Companies such as Poshmark and

RealReal

(REAL) that offer online marketplaces for second-hand clothing and accessories have been hit hard as investors worry about high marketing expenses and future profitability. Poshmark, trading around $11, has more of a budget focus than RealReal. Items priced over $200 are estimated to account for about 20% of gross merchandise sales.

Poshmark has the better balance sheet, with nearly $600 million, or $7.64 a share, in net cash as of March 31. The company trades for about one times annual sales, excluding cash. Poshmark is expected to lose $1 a share this year, but cash rose in the latest quarter.

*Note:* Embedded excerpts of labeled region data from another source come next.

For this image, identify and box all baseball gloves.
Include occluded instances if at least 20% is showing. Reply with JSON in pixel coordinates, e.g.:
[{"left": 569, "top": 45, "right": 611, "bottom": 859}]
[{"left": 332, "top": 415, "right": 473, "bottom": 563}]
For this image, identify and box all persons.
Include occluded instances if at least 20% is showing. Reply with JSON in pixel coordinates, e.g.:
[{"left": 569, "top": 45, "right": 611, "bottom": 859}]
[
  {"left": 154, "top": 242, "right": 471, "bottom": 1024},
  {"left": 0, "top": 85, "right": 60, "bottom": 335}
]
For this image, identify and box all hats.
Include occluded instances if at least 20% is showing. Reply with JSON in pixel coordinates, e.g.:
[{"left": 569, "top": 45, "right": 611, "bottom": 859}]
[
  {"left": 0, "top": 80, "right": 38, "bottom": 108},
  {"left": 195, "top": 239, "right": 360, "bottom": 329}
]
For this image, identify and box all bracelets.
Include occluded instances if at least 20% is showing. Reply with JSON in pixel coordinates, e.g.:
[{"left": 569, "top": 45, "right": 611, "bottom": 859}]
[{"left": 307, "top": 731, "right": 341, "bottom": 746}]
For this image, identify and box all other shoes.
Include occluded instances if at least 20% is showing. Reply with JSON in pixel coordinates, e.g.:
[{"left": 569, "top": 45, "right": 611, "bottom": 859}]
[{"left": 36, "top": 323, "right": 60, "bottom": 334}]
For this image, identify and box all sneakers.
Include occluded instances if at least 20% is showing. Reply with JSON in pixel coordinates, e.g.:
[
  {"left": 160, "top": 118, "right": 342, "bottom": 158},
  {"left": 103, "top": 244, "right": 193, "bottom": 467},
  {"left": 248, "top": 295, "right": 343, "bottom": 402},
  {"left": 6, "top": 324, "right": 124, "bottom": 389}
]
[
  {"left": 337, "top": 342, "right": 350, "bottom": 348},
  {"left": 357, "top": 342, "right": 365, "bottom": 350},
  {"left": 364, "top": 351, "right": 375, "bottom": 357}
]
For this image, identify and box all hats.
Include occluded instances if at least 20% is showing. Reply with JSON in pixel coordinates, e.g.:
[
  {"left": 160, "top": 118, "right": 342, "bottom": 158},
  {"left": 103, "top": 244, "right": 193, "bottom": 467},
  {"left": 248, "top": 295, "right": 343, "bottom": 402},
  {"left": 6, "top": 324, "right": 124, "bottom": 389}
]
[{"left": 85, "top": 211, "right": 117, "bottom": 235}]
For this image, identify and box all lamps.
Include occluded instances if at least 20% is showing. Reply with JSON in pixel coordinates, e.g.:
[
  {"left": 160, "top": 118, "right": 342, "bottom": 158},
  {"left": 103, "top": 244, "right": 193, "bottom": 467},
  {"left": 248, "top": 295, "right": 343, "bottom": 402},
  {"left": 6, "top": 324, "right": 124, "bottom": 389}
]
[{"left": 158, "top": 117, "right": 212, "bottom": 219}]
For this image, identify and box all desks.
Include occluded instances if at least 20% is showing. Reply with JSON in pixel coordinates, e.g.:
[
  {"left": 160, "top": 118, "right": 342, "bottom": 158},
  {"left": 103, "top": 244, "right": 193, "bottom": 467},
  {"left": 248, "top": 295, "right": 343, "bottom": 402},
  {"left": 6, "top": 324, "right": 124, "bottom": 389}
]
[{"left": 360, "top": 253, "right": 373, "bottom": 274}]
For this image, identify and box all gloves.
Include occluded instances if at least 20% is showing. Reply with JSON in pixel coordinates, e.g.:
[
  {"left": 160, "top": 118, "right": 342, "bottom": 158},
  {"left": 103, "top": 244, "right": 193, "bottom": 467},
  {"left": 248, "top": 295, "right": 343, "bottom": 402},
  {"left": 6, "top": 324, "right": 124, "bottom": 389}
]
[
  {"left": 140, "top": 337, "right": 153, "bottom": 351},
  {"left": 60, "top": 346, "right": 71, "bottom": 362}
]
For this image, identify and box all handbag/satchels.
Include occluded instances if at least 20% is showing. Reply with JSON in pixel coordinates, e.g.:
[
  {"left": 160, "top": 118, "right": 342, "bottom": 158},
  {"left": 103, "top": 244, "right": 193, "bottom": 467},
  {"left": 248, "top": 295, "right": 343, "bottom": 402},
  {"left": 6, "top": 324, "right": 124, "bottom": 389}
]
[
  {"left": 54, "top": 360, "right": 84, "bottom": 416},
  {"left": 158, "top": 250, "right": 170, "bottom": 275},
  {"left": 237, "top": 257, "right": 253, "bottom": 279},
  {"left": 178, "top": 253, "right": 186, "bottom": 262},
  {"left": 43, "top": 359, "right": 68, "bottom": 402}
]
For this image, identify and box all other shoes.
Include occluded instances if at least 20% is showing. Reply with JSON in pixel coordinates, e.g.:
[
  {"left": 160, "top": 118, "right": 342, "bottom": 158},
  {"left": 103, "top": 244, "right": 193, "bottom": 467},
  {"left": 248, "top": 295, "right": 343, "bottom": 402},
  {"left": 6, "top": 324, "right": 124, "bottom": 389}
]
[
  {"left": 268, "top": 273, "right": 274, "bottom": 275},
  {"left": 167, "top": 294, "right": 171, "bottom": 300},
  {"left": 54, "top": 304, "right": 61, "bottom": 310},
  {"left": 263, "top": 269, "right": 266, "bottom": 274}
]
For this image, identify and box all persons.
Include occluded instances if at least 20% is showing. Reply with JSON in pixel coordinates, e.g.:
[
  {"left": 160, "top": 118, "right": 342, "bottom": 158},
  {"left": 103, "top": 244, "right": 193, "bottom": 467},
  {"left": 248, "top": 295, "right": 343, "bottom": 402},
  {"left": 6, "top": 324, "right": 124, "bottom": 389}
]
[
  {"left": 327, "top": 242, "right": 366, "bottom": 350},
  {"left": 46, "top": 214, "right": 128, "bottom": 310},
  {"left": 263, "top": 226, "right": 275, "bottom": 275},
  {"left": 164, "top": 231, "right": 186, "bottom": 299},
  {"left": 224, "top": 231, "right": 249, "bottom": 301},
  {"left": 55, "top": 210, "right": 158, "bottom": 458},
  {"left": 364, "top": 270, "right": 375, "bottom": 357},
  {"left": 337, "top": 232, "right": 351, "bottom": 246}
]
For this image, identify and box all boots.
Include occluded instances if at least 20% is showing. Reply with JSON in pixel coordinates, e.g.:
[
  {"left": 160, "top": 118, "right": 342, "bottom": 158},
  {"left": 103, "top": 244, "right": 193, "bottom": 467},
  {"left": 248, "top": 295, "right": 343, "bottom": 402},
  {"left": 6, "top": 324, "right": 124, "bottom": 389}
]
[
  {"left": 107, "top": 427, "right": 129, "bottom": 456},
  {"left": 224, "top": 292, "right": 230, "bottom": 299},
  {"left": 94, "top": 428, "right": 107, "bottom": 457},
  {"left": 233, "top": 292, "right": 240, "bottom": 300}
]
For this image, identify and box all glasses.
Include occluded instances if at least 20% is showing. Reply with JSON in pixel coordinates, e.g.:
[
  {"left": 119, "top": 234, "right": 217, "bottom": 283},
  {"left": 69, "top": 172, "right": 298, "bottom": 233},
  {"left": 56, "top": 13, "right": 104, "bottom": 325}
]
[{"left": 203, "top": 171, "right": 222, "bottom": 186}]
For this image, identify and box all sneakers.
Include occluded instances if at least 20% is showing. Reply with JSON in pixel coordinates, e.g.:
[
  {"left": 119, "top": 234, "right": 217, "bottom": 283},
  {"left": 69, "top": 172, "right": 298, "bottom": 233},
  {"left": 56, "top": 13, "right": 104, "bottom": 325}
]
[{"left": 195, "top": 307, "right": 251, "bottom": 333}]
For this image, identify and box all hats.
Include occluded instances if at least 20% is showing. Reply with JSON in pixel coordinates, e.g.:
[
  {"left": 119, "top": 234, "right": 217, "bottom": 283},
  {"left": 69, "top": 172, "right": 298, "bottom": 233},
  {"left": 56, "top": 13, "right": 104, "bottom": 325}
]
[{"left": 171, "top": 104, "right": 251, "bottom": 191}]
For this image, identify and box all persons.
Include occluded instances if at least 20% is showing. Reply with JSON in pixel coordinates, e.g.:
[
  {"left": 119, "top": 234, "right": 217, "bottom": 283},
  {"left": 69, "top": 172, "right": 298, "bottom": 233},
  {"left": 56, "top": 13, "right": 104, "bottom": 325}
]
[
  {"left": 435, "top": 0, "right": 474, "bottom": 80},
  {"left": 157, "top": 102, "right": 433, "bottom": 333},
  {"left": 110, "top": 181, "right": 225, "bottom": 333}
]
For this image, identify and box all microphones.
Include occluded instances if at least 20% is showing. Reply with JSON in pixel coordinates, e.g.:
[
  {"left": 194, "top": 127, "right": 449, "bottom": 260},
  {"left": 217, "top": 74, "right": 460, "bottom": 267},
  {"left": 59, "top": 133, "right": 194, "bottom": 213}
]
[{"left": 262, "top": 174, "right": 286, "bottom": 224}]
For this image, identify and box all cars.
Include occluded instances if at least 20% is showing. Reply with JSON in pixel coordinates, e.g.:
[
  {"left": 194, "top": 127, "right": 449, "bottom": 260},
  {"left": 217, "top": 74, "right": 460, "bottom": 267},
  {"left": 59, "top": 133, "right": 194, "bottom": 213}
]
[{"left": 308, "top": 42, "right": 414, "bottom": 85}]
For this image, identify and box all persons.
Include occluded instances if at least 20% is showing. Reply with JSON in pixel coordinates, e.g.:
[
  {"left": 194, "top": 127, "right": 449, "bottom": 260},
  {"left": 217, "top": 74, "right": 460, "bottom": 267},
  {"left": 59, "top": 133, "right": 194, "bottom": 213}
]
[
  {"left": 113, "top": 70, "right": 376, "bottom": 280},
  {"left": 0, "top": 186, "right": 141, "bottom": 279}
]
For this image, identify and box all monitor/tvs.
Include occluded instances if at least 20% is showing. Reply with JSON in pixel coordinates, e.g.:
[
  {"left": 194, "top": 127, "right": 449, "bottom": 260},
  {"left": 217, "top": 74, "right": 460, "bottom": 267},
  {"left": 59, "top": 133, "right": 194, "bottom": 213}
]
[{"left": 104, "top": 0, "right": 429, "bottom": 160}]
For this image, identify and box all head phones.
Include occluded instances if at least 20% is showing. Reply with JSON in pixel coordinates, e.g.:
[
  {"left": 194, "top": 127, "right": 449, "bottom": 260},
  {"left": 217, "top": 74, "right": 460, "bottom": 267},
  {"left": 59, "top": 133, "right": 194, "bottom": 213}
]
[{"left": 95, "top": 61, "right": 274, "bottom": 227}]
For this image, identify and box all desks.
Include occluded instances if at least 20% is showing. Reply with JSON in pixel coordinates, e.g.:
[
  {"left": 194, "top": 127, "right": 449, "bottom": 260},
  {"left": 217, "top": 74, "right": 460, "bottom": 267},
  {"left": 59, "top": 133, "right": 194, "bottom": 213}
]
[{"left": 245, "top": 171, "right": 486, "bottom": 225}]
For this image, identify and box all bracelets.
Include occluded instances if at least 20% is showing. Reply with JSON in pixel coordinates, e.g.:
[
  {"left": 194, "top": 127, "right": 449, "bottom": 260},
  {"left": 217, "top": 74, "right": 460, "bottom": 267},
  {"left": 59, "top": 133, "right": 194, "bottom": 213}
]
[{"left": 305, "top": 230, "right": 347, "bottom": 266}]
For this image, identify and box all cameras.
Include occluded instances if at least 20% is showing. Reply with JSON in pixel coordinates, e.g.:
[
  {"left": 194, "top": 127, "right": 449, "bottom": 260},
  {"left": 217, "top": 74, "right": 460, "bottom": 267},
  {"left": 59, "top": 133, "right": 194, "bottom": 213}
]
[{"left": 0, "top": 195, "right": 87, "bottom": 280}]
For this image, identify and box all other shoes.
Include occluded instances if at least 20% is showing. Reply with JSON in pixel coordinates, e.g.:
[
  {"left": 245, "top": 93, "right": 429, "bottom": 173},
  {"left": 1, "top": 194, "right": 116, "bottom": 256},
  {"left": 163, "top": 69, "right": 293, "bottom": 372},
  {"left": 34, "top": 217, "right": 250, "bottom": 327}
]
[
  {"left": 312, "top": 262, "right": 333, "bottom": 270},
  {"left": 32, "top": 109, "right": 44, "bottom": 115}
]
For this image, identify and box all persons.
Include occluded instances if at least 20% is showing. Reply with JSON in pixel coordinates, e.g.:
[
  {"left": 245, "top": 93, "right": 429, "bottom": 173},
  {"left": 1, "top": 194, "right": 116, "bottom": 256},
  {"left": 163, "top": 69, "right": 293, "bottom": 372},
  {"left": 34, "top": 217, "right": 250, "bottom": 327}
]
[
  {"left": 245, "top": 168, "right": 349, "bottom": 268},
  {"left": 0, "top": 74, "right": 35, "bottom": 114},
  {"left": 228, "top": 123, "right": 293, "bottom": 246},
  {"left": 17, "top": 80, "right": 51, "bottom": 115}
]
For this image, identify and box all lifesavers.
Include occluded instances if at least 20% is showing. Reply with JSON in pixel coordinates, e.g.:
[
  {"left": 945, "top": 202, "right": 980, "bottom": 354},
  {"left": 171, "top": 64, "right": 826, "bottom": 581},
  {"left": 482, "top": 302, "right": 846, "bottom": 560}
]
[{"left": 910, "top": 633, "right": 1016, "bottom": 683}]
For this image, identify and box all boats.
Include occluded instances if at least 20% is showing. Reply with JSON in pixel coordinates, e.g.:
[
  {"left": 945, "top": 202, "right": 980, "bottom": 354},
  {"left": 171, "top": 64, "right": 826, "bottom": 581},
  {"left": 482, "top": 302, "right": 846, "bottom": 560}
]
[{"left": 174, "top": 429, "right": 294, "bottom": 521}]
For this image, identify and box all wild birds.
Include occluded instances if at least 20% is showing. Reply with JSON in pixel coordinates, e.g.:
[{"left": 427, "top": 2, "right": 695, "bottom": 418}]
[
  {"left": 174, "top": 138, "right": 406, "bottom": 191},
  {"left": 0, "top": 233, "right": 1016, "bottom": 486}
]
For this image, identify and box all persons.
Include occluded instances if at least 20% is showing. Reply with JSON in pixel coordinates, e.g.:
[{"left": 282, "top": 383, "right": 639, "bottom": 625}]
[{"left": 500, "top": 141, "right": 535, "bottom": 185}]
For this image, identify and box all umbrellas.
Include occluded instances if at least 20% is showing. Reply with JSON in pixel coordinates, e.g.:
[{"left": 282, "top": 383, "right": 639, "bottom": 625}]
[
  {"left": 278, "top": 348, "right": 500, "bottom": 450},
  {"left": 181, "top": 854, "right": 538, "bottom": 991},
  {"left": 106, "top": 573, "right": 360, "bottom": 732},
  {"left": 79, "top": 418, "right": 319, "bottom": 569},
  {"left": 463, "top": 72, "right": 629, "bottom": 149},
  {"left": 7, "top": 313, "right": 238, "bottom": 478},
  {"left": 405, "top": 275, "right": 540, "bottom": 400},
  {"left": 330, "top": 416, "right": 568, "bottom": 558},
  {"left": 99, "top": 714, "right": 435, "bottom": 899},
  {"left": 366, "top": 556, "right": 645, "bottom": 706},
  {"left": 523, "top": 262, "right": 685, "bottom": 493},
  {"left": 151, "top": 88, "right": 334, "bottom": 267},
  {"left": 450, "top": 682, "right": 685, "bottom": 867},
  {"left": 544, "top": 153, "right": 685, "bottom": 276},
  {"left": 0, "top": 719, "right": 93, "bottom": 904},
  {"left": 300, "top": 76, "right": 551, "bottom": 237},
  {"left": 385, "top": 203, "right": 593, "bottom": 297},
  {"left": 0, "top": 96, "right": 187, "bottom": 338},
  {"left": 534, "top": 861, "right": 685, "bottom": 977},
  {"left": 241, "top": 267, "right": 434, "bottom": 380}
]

After its latest results, JMP Securities analyst Andrew Boone wrote that Poshmark is showing “early signs that marketing efficiency is returning,” and that it continues to “upgrade its core service.” He rates it Outperform, with a $20 price target.

In Friday’s selloff, which briefly tipped the S&P 500 into a bear market, these broken IPOs shed more value. But that could make their shares even more inviting.